When I got back to the hotel, Avery had a letter for me. From Mother.
Dear Garnet,
This will come as a shock to you, and I would like to deliver the news in person, but I will not be able to make it out to get you until the end of the week. I told you your father was improving, but
I’ll confess that I exaggerated—out of hope, and a desire to protect you. The truth is that his condition has, if anything, deteriorated over the last two months. He lost his job, and instead of looking for another he turned to drink. Before I realized how desperate he’d become, our savings were gone. And now, I must tell you a truly horrible thing. Your father has left us. He boarded a train for the West Coast last night while I was sleeping. He left a note saying that he no longer wants to trouble his beloved wife and daughter with his terrible sadness now that he can no longer even support us. He fears that the war will never leave him, and so he felt compelled to leave us. I had hoped it would not come to this. I’m sure you’re well aware of the fact that I sent you away in part because I thought that time alone with him might help me bring him around. But it was not to be.
You are a young woman now, and so you must understand that this puts us in a precarious position. I will need your help in supporting our small family now that we are without a proper breadwinner. I know that Teddy Hopkins has intentions to propose to you, and I urge you to consider this option. Please do not allow your parents’ failed marriage to discourage you from settling down. Teddy is a good boy, and he would make a fine husband to you. There is also a chance that you could graduate early and secure a teaching position. We both know that I am not educated enough to get a very good job.

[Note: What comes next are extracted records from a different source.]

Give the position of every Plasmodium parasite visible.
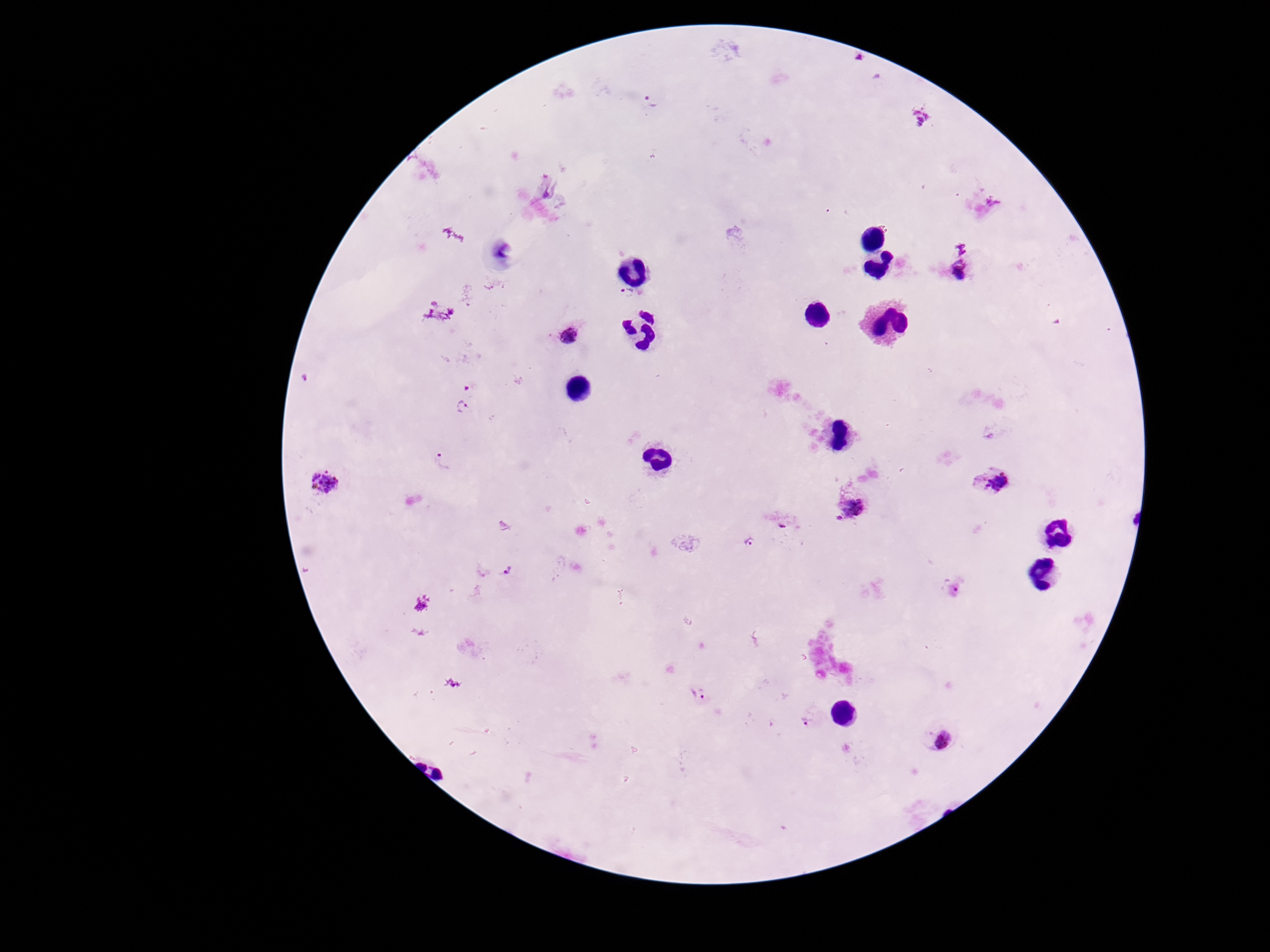
Approximate centers as (x, y) in pixels.
Plasmodium parasites: (652, 101), (960, 272), (627, 293), (569, 335), (305, 377), (462, 407), (442, 462), (326, 483), (998, 484), (853, 506), (784, 521), (750, 542), (506, 571), (700, 694), (807, 720), (944, 740).

Summary:
  - Capture: smartphone camera through the microscope eyepiece
  - Magnification: 100x
  - Field of view: one from this slide
  - Stain: Giemsa
  - Image size: 1270×952 pixels
  - Patient malaria status: positive
  - Preparation: thick blood filmState which parasite is depicted.
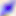

Toxoplasma gondii.

Micrograph. 400x magnification.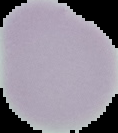
Summary:
  - Image type: segmented cell region on a black background
  - Image size: 118×133 pixels
  - Preparation: thin blood smear
  - Malaria status: uninfected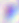

modality = photomicrograph
magnification = 400x
identification = Toxoplasma gondiiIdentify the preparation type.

I will come out to Excelsior on the Friday afternoon streetcar, after I have wrapped up some business here, and stay with you there for a few days so we can talk all this over. Then we can make the journey home together.
Take care, my dear daughter, and be strong. I will be with you shortly.
Much love,
Mother
I read it four times. Then I went into my room and closed the drapes and did not come out. I didn’t eat or sleep, and all night long I didn’t even cry.
All that time I thought and thought. I thought about Father—gone. Gone. He’d been a ghost for so long already that it surprised me how sad I was at the thought of him actually being absent from my life, my home. In truth, it was the
hope
that was newly gone. The hope that he would someday get better, return to us, forget the war, and really live again. Take me back out into the woods and point out deer tracks again. Chide me for walking too loudly, grab my arm to guide me over a downed tree, teach me to mimic birdcalls with whistles and hoots.
I thought about Father, but I also thought about myself. And I could not think of a way out. My mother needed me. I had to go home. And marry. Or find full-time work. I could not be so selfish as to think about going to the university, or running away with Isabella, or suggesting that Mother move in with Aunt Rachel or with her parents on the farm. There was no way out. And I didn’t even have
until August twenty-sixth anymore. Mother was coming on Friday Friday the thirteenth. What an ominous date for the end of my trip to fall on.